Analysis: Section 3-B empowered the State Government to declare goods liable to purchase tax, and the relevant notification used the expression "coconut (i.e., copra excluding tender coconuts) (cocos nucifera)" in the schedule under the genus "oil-seeds". The decisive question was the meaning of the exclusion. The expression "that is to say" in the corresponding central entry was explanatory, and the entry had to be read in the context of the statutory genus "oil-seeds". The record showed that the coconuts dealt with were fully grown coconuts with developed kernel and water, not tender coconuts in the early stage with hardly any kernel. The exclusion in the notification was directed only to tender coconuts, namely, coconuts containing mostly water and no kernel capable of yielding oil. Since the notified entry adopted the same terminology as the Central Sales Tax Act entry and the settled understanding was that mature coconuts and copra are capable of producing oil, the dealers' goods were not excluded from the declared commodity merely because they were not tender coconuts.
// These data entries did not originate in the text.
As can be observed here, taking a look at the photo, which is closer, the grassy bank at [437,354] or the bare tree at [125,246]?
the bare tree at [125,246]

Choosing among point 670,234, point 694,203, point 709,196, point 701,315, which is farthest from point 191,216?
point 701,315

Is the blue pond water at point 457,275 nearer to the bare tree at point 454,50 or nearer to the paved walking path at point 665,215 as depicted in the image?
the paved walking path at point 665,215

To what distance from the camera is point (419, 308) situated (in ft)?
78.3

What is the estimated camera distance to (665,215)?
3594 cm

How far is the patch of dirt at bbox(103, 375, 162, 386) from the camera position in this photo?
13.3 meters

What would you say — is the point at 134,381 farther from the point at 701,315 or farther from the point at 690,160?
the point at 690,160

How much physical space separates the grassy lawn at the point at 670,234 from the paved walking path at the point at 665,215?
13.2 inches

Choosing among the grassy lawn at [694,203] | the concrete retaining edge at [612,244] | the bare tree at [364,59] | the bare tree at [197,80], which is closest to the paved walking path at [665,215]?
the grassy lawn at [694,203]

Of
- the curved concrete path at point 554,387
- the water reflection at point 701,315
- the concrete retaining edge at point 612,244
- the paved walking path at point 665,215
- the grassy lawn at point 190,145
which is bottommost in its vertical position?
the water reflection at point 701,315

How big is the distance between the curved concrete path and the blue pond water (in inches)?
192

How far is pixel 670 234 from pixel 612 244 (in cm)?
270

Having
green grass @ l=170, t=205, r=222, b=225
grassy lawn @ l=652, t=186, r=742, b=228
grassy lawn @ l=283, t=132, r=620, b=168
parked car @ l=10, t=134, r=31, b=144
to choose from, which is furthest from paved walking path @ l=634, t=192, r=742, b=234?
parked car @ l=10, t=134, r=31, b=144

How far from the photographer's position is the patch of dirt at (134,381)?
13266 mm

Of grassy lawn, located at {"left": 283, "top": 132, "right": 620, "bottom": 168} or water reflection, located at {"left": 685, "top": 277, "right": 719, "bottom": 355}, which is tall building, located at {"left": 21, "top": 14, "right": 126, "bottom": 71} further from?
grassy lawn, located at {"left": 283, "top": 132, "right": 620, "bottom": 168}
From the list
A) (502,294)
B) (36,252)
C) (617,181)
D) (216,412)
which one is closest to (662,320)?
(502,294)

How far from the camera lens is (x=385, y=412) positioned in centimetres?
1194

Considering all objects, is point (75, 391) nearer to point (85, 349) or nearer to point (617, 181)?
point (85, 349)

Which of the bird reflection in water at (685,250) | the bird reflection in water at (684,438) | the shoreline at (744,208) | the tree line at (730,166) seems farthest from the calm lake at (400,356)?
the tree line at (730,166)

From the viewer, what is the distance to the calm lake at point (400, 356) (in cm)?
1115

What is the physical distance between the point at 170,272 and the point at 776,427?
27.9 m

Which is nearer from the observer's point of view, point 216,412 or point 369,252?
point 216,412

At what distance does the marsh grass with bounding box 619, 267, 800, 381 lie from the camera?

Conclusion: The watery coconuts in question were covered by the notified entry and were not excluded from it; the answer was in favour of the dealers and against the Revenue.
Final Conclusion: The reference was answered by holding that the relevant notification excluded only tender coconuts and not mature watery coconuts, so the assessment could not be sustained on the Revenue's construction.
Ratio Decidendi: Where a taxing notification classifies coconut under oil-seeds and excludes only "tender coconuts", the exclusion must be confined to coconuts lacking a developed kernel capable of yielding oil, and mature watery coconuts remain within the taxable entry.